Schofield, 41 Westbourne Terrace, Hyde Park, W., or to the Editor, by
The House of Education--We have to report satisfactorily of our work. The students who have been doing probationary work during the long vacation, have been very successful, so much so that a little complication arises; they were already provided with engagements, and the families who have had them in the holidays are anxious that they should return to their holiday posts after Christmas.
We begin the short term with treble the number of students we had in January; but we by no means overtake the demand.
The Fésole Club--The subject for October last year was "Contrast," to be illustrated by a fruit study. This year, for variety, let us take any illustration that may be convenient. Those who have not done this bit of still-life described in the Fésole Club Paper No. VII. ("The Team of Phaethon") will do well to try it, after careful reading of the article. But the principle of Contrast may be shown in any other set of objects: you may paint a heap of books on a table, instead of the fruit, arranging big books to contrast with little ones, the blue with the brown, the light with the dark, some standing up and some lying flat, and so forth. Or, a group of flowers may be so arranged as to set off the colour, the tone, the size, the shape, the character of each by its opposite. Anything that you can arrange will do to illustrate this subject: for the Contrast that is to be studied this month must be intentional, and not the result of happy accident. The best marks will be given to the sketch that illustrates the principle of contrast in the most striking and complete manner.

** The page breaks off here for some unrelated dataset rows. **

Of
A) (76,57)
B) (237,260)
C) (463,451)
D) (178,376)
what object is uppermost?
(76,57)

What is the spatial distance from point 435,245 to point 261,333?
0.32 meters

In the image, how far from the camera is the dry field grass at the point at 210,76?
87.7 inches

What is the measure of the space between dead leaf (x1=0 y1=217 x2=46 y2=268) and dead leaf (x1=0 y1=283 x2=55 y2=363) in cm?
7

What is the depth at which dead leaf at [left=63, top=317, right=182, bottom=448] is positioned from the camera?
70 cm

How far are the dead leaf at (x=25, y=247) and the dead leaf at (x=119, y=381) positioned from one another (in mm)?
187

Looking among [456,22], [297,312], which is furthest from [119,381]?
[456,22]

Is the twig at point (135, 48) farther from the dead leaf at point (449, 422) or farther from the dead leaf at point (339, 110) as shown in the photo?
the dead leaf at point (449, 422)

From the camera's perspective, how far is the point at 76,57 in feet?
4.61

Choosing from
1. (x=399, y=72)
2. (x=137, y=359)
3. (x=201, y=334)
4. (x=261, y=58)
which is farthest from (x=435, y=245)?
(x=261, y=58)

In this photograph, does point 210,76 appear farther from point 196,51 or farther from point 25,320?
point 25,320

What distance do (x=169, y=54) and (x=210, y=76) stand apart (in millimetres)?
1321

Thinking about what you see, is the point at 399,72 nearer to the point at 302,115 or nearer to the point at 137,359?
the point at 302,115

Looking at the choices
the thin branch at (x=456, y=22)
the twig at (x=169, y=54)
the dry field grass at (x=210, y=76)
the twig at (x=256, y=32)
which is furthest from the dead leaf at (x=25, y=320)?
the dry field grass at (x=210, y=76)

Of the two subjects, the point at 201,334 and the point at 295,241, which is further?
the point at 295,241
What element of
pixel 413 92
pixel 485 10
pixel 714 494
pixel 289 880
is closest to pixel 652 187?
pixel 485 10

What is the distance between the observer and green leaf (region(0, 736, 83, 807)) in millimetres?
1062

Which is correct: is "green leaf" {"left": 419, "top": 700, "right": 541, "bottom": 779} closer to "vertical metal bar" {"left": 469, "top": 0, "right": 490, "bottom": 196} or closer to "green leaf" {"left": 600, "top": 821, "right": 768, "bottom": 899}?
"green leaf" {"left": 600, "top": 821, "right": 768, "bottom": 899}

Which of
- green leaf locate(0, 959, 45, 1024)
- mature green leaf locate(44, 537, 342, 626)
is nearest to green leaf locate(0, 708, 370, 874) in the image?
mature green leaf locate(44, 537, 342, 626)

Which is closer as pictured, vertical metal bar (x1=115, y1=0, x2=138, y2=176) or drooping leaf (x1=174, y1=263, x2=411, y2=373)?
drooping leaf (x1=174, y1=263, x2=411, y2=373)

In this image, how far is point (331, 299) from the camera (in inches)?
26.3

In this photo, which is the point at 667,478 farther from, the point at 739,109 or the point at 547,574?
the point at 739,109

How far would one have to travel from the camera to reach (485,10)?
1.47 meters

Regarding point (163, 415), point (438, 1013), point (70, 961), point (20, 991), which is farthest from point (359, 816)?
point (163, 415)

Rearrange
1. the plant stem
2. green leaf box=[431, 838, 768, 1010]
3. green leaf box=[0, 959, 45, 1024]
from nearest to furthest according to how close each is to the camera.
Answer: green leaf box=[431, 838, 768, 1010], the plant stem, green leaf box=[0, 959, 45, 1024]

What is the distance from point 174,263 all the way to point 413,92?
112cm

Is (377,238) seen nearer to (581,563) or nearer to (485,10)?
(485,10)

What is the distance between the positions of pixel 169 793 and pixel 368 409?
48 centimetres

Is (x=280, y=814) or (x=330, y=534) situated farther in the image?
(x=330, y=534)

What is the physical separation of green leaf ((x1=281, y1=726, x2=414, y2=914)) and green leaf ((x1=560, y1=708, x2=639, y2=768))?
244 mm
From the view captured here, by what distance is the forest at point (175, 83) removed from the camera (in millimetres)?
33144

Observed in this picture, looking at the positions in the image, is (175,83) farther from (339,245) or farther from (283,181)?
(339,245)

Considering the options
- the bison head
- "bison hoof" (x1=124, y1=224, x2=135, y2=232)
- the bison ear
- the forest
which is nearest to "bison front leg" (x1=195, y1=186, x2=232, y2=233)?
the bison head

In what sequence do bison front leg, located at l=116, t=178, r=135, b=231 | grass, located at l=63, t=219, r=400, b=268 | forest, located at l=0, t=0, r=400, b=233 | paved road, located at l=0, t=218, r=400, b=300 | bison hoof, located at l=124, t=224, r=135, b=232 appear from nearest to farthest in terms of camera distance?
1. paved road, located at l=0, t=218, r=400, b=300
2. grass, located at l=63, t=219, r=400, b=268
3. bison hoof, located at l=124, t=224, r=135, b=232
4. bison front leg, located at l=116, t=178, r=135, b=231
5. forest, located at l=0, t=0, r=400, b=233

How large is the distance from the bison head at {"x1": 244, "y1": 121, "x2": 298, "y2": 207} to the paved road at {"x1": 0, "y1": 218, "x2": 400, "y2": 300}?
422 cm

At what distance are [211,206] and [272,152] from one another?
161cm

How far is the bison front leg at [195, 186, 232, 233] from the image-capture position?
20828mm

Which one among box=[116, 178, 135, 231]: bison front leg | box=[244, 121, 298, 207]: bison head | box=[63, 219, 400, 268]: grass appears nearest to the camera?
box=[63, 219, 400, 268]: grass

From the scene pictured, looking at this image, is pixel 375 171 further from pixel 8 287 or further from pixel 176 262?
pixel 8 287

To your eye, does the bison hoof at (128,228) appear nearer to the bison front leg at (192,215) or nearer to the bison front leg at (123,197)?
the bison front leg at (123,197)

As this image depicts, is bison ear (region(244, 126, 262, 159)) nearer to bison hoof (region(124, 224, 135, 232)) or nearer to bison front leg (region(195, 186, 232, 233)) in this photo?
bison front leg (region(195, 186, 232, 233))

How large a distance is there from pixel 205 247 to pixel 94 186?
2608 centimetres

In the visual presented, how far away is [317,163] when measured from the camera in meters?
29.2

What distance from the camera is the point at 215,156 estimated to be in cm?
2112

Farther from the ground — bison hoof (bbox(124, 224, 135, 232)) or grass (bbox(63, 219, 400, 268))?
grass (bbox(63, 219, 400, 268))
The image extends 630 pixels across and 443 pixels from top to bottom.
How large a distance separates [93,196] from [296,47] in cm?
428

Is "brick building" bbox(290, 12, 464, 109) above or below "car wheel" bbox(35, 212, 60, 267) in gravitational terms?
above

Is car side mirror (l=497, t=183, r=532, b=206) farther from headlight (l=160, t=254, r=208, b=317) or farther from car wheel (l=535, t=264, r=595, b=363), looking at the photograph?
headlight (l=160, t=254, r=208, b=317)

Drawings to be sent to W. G. Collingwood, Lanehead, Coniston, Lancashire, by the end of October.
The Parents' Review School has begun its second year's work with ever-increasing popularity. It is a source of great satisfaction that the school should be of so much use, not only to parents in England, who are within reach of other help, but to those in out-of-the-way districts--in Ceylon, South Africa, New Zealand, South India, U.S.A., &c.
The Parents' Review--Are our readers making earnest and urgent efforts to increase our circulation? What we must regard as our probationary year has not long to run. Let us repeat that we constantly receive letters expressing gratitude to those friends who first introduced the writers to the Parents' Review.
The Mothers' Education Course--We find that this course is greatly appreciated: members may join at any time, and the three years' study will be dated from the time they enter. Particulars may be had from the Editor.
Obituary--We have to record the death of a valued friend and indefatigable helper of our work. The death of the Rev. Edward Wynne leaves a gap which it will not be easy to fill. He has been intimately associated with the work from the beginning; indeed, the lectures on "Home Education," which originated the whole scheme, were given under his kind auspices and to help a parochial work. From that date until his lamented death we have always found in Mr. Wynne an able counselor and a most kind, cordial, and indefatigable friend to the cause in which he took so lively an interest. He worked hard as a member of the council of the P.N.E.U., and most generously undertook the post of Hon. Sec. when he was little fit for its duties. This is not the place to speak of Mr. Wynne's personal qualities, nor of personal sorrow for his loss.